Spatial reasoning records:
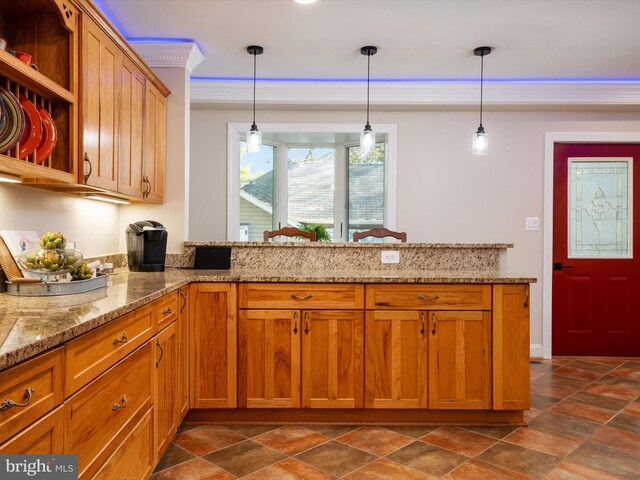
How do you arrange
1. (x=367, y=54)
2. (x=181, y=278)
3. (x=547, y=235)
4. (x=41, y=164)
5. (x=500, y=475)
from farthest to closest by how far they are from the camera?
(x=547, y=235), (x=367, y=54), (x=181, y=278), (x=500, y=475), (x=41, y=164)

Goal:
Rewrite the lines above as a numbered list with no blank lines. Leave the pictures out of your answer.

Output of the task:
1. How do you arrange
2. 1. (x=367, y=54)
3. 2. (x=181, y=278)
4. 3. (x=547, y=235)
5. 4. (x=41, y=164)
6. 5. (x=500, y=475)
7. from farthest to closest by how far they are from the camera?
8. (x=547, y=235), (x=367, y=54), (x=181, y=278), (x=500, y=475), (x=41, y=164)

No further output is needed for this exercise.